We use the same in.Belgium but not the acronyms. I am surprised you didn't mention the origins of pompes funebres... In old times they were croque morts. Called like that because to check if somebody was dead, they would bite the foot of the dead (toe(. That was a job, as was tradition then, that would go from father to son. Then a croque mort had no son but only daughter.. One day she was called to check a guy who had been amputated of bith legs. So she bited (irregular, whatvis the coreect form, bit ?) What she could find. Since then the name changed from croque mort to pompes funebres...

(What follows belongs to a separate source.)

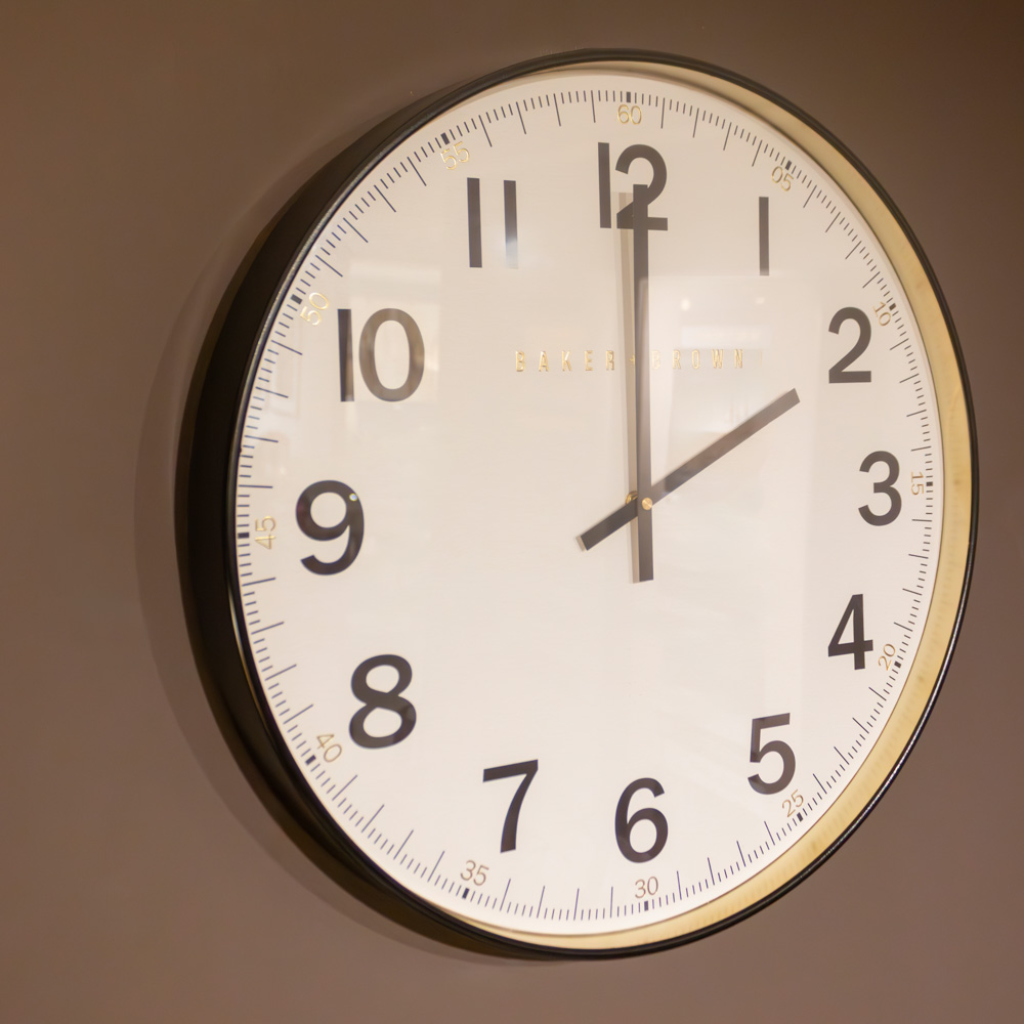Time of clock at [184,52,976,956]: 2:00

Patrick, there's no record of that phrase being used before the 70's in print or elsewhere and it's not known how it came to be. There is conjecture that 'pop' is derived from 'pawn' but that doesn't help too much either. Another thing that's shocking as well is that mushy peas being known as mushy peas is from the 1970's as well.

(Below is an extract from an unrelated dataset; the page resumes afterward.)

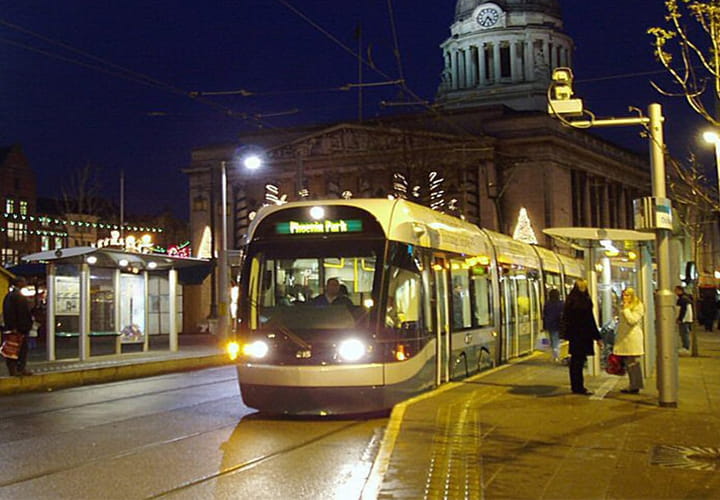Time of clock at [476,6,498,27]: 4:35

I'm also surprised about pop your clogs being from the 70s, having the same kind of mental image as Patrick. When I hear "pop your clogs" I always envision a cartoon, with someone falling back out of his shoes, of course with Xs on his eyes. To me the oddest thing about the phrase is that really, who wears clogs? They were quite popular for women in the 70s, but now I think mostly worn by chefs. Maybe in the 70s only women popped their clogs and men bought the farm or went west or pushed up daisies.
Never knew that about kick the bucket, but it stands to reason.
Clogs were, traditionally, worn in industrial towns in the north of England (whether because they were cheaper and longer-lasting than leather boots and shoes, or because they would also offer more protection against accidents, I don't know). Hence, among other things, clog-dancing, and the saying "clogs to clogs in three generations", for the kind of family business, started by a bright but poor grandfather, built up and expanded by father and frittered away by a grandson who's grown up to take it for granted and educated away from his origins.
So the image that "pop your clogs" evokes is of someone so poor or improvident that when they die the family had to pawn their clogs. It could well have been some late joke about all those misery stories that became TV series in the 70s. Or a common saying, but unrecorded.
Mushy peas sound like a product that was invented so that the toothless dying could swallow it without chewing. In the United States, there was (is?) a product called creamed corn which was pretty much the same in terms of appealing to some people and horrifying others.
Creamed corn is still available. I use it when I make my great-grandmother’s recipe for corn soufflé during the holidays. The recipe calls for both regular and creamed corn, plus oleo. (As the radical member of her descendants, I choose to use butter.)